Structural insights and predictive modelling of a novel anti-HER2 scFv and Leptulipin: a newly designed immunotoxin protein for HER2 positive cancers.

Targeted therapy is one crucial therapeutic approach frequently employed in cancer treatment. In almost 30% of human breast cancers, a transmembrane tyrosine kinase receptor named the HER2 (human epidermal growth factor receptor 2) is overexpressed, establishing HER-2 as a promising target for cancer treatment. The goal of the current work is to computationally design and analyze a new chimeric protein that could selectively target HER2-positive breast cancer cells based on a single polypeptide chain variable fragment and leptulipin (an anticancer peptide) fusion. After the computational joining of the secondary structure, 3D modeling, quality validation, physicochemical properties, docking, interaction analysis, MD simulation, and energy calculations were performed using various computational tools and online servers. The most precise predicted chimeric protein model was docked to the HER-2 receptor using ClusPro 2.0, which revealed a significant number of hydrogen bonds and salt bridges reflecting the fusion protein's quality, validity, interaction, and stability. These results were further supported by MD simulation on the Desmond Schrodinger module, which predicted a stable docked complex.

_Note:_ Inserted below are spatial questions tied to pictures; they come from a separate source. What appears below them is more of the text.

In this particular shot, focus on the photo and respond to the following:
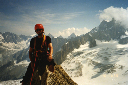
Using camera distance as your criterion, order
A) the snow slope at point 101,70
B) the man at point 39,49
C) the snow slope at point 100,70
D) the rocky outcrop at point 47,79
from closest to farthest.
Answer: the man at point 39,49, the rocky outcrop at point 47,79, the snow slope at point 101,70, the snow slope at point 100,70

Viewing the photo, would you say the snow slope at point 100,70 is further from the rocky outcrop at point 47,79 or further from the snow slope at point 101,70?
the rocky outcrop at point 47,79

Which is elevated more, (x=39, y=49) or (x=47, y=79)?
(x=39, y=49)

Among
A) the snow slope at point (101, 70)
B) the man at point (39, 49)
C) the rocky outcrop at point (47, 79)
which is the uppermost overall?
the man at point (39, 49)

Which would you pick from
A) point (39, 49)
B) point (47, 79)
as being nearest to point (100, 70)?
point (47, 79)

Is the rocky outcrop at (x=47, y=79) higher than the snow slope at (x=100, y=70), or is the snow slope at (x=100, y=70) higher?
the rocky outcrop at (x=47, y=79)

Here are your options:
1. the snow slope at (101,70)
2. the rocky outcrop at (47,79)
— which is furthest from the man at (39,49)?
the snow slope at (101,70)

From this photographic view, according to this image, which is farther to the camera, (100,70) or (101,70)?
(100,70)

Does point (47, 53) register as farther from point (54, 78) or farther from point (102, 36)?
point (102, 36)

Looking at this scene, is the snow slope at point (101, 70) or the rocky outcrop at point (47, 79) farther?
the snow slope at point (101, 70)

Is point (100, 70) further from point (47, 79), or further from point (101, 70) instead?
point (47, 79)

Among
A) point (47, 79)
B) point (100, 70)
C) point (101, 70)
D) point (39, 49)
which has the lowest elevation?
point (100, 70)

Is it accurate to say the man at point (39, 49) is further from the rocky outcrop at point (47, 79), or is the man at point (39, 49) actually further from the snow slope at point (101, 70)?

This was also evident by principal component analysis and the negative energy value of MM/PBSA. These comprehensive in silico analyses, coupled with a high predicted expression value of 0.94 in E. coli by the SOLUPROT, collectively highlight the potential of fusion protein as a potent therapeutic agent against breast cancer and open a potential avenue for targeted cancer therapy and provide a groundwork for in vitro and in vivo validation that might lead to clinical implication.